This library provides a TorchScrip compatible padding transpose operator to the padding operator in Pytorch. This means the padding operator fulfills the following scalar product
and can also be exported into a binary TorchScript file, that can be directly loaded into a C++ Application.
This operator is important to build transpose convolutions with correct paddings, in the sense of a hermitian adjoint
Structure:
- pad2d_op: (module folder to be installed via pip)
- __init__.py (module header)
- functions.py (python frontend that loads the compiled C++ operator)
- build:
- * (various build artifacts from setup.py will be created here)
- tests:
- test_pad2d.py (real test cases to test the operator)
- mini_demo.py (a few usage exampels)
- test_cpp_application:
- build (an empty folder for the build artifacts)
- CMakeLists.txt (CMake build instructions)
- example_app.cpp (An example app that uses our custom operator)
This operator was built and tested with Pytorch 1.7 & 1.8 comming via Anaconda. It is therefore recommended to have an anaconda environment with at least the following requirenments
- pytorch=1.7.1 (1.8 for windows)
- torchvision
- python=3.7
- cudatoolkit=10.2
- numpy
- pip (! important since we install via pip!)
- parameterized (used for unittests)
- ipyhton (recommended)
conda create -n torch_op_demo pytorch=1.7.1 torchvision python=3.7 cudatoolkit=10.1 pip numpy ipython parameterized -c pytorch
Verify the installation by checking if the paths truly match your newly created environment. Otherwise open a new shell and retry before continuing!
conda activate torch_op_demo
which python
which pip
All following examples assume you run in that environment!
# if not already activated (torch_op_demo)
# conda activate torch_op_demo
# Use Multiple processors:
# export MAX_JOBS=8
# Clean older artifacts:
python setup.py clean --all
# Build and install the operator
python setup.py install
This will install the operator via pip
# if not already activated (torch_op_demo)
# conda activate torch_op_demo
# Create build directory
mkdir build
cd build
# Build project/make files
cmake -DCMAKE_PREFIX_PATH=<path/to/torch> ..
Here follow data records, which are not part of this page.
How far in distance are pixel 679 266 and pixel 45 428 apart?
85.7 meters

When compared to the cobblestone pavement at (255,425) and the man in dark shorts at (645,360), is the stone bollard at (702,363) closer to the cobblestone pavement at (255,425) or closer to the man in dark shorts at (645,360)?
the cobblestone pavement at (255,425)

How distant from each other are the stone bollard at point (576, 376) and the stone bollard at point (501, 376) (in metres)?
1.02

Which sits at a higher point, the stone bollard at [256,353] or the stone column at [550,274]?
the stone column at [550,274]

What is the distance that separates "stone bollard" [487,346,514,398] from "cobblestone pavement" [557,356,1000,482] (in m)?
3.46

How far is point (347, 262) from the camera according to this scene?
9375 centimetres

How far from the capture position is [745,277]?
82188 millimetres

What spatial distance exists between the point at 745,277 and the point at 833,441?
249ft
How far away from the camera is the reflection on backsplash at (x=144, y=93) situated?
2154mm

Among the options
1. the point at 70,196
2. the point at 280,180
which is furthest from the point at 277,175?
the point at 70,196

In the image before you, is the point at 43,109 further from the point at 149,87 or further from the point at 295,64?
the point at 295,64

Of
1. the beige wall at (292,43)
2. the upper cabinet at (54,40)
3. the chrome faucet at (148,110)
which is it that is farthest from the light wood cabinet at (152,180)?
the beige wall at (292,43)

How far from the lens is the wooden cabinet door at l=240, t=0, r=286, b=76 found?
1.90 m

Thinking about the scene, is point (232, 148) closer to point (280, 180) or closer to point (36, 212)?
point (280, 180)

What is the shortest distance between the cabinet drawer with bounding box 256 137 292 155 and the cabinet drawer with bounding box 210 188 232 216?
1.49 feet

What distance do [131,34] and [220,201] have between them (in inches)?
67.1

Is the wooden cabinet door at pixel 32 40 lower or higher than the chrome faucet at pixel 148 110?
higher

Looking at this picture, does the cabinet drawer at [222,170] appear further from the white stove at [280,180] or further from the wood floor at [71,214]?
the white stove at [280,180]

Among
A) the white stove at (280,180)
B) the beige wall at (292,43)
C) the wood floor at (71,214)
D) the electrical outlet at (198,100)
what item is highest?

Depending on the operation system and the tool chain you use this will create
the necessary project/make files. On Linux you can than build and install the
operator using make
. On Windows you can open the Visual Studio project
and build the INSTALL target. After this all the library and include files
will be copied into the install
folder and pip is automatically used to install
the operator into your current python environment.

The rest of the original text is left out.